**PAGE EXCERPT**
○ ○ ○ ○

# 11 buns will be euth'd Westminster, MD



## christinelea1 (Nov 10, 2010)

POST FAR AND WIDE ANYWHERE you think may help with this.
CARROLL COUNTY HUMANE SOCIETY
Phone numbers are:
410-875-5379 0r
410-848-4810

*2517 Littlestown Pike*
*Westminster, MD 21158
410-848-4810 or 410-875-5379*
*Fax # 410-875-9736* 

These buns were dropped off anonymously....one was found dead.

They have had no TLC and are not fixed.

The HS is overwhelmed...when I talked to the director this morning she said that overnight the bunnies all got out and were running all over within the cat room.

She says they are wild and untame but really-they are scared to death and have never felt love and all are unfixed(which means they maybe pregnant)

I am begging for help. I have foster homes and transporters available.

○ ○ ○ ○

**WORK TO DO**
A - In the rescue post, what did the director say the bunnies did overnight?
B - List every phone and fax number given in the rescue post.
C - Please give everything in the rescue post from "The HS is overwhelmed...when" down to "they maybe pregnant)" again, updating "director" to "shelter manager".

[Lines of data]
○ ○ ○ ○

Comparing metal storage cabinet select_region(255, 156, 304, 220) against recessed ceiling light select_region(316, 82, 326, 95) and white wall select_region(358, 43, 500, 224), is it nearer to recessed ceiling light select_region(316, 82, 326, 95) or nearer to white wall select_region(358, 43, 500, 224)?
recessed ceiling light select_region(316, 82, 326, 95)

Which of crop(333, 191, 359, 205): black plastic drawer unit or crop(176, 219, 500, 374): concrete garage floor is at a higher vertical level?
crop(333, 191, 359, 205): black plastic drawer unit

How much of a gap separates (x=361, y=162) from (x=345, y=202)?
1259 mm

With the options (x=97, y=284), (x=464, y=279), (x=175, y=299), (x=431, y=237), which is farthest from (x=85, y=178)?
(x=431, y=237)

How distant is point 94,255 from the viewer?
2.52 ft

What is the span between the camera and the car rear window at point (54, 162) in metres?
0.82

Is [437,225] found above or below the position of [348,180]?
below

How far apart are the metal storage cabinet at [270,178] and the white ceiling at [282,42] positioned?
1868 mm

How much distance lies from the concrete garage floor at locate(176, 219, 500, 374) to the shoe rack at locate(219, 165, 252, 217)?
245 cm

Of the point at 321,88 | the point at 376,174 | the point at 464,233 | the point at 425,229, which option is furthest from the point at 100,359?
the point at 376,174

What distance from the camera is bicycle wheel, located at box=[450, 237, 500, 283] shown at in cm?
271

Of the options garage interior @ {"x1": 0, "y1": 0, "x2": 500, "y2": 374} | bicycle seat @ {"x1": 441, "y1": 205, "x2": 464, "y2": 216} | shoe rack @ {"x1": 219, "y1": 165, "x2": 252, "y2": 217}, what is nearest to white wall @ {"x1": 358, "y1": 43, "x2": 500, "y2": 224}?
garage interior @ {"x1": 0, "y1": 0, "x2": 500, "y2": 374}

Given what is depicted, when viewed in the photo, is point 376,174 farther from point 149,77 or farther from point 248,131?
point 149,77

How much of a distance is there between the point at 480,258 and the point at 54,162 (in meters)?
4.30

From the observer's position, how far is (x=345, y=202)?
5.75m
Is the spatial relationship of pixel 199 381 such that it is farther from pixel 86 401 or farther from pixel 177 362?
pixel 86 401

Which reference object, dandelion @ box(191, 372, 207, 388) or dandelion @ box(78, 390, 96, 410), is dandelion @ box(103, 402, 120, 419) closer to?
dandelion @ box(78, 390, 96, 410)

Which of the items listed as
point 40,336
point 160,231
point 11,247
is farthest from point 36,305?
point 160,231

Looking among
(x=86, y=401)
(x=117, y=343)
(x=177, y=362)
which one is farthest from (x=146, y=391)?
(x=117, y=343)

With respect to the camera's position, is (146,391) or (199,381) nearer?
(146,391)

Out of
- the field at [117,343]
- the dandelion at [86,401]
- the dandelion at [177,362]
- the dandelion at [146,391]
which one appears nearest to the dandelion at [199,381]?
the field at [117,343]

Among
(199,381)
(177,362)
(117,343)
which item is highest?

○ ○ ○ ○

**OUTPUTS**
A - They all got out and were running all over within the cat room.

B - 410-875-5379, 410-848-4810, and the fax number 410-875-9736

C -
The HS is overwhelmed...when I talked to the shelter manager this morning she said that overnight the bunnies all got out and were running all over within the cat room.

She says they are wild and untame but really-they are scared to death and have never felt love and all are unfixed(which means they maybe pregnant)